(Image-text web data)
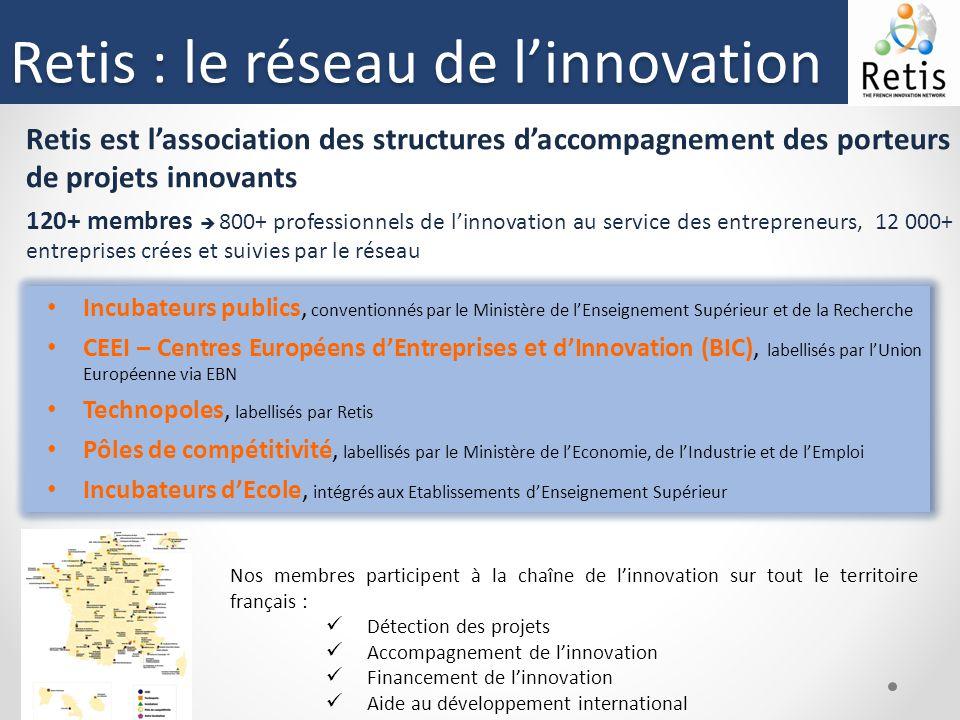 Retis : le réseau de l'innovation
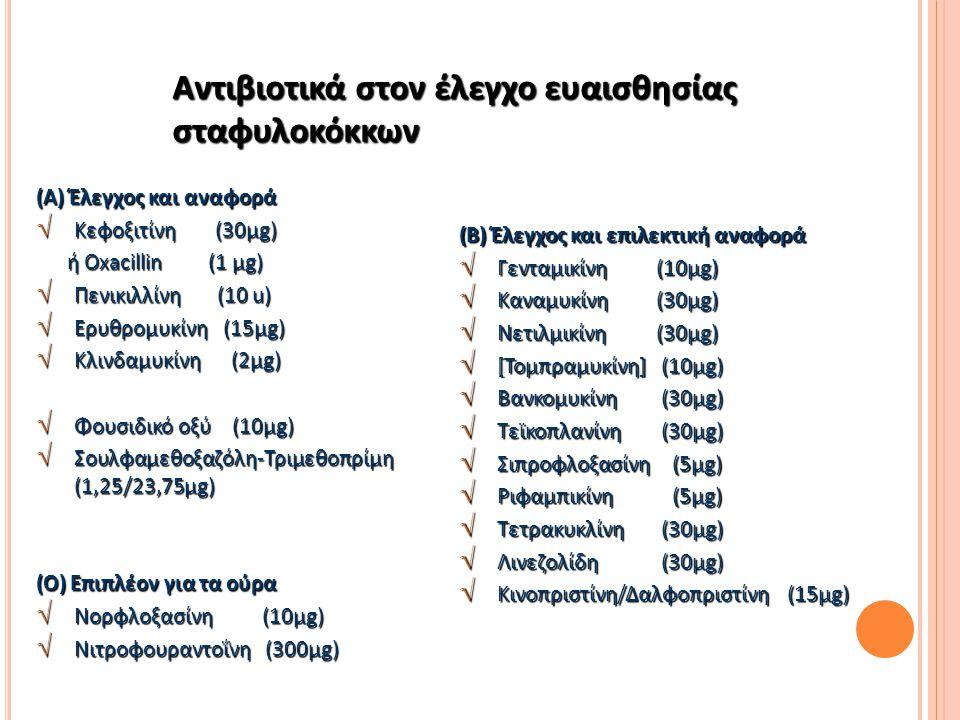 Αντιβιοτικά στον έλεγχο ευαισθησίας σταφυλοκόκκων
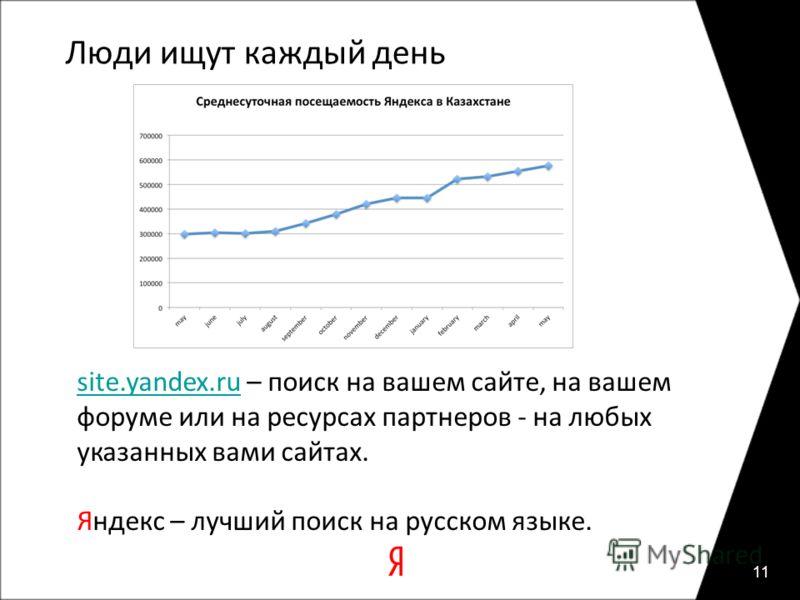 Люди ищут каждый день 11 site.yandex.rusite.yandex.ru – поиск на вашем сайте, на вашем форуме или на ресурсах партнеров - на любых указанных вами сайтах. Яндекс – лучший поиск на русском языке.
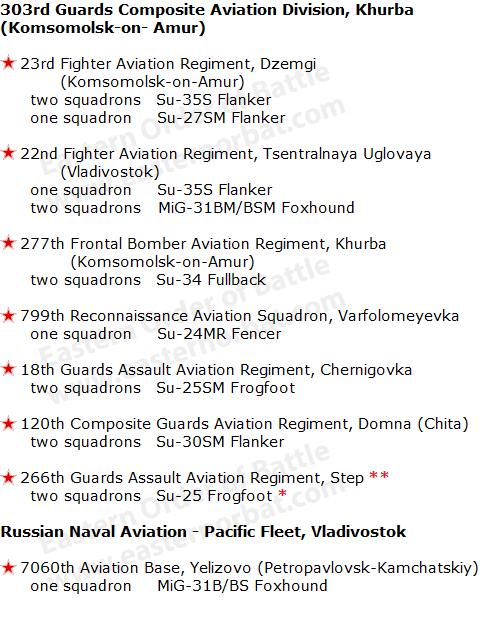 Russian Air Force Eastern Military District order of battle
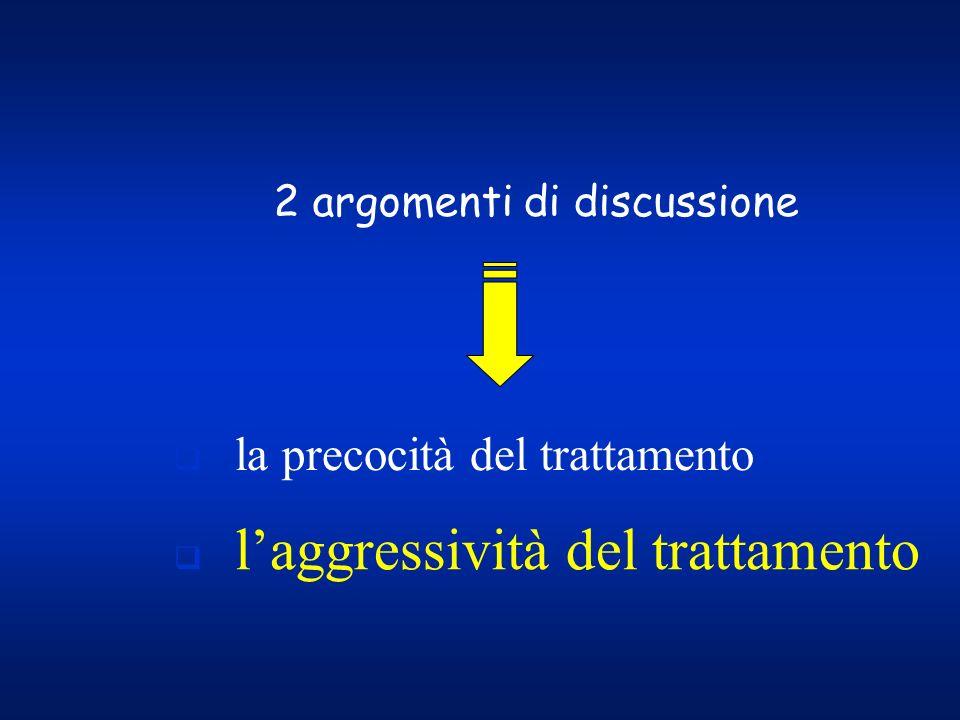 2 argomenti di discussione la precocità del trattamento laggressività del trattamento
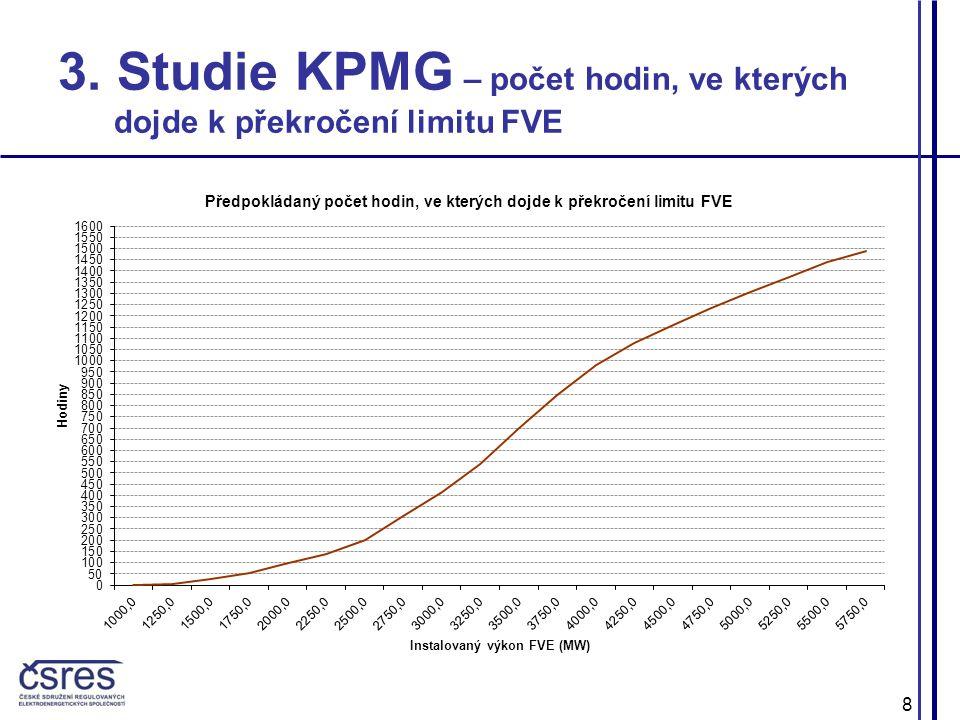 8 3. Studie KPMG – počet hodin, ve kterých dojde k překročení limitu FVE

Assigned task: Give back exactly the lines from the top of the records to the line containing "Люди ищут каждый", both included, and no pictures.

Worked solution:
 Retis : le réseau de l'innovation
 Αντιβιοτικά στον έλεγχο ευαισθησίας σταφυλοκόκκων
 Люди ищут каждый день 11 site.yandex.rusite.yandex.ru – поиск на вашем сайте, на вашем форуме или на ресурсах партнеров - на любых указанных вами сайтах. Яндекс – лучший поиск на русском языке.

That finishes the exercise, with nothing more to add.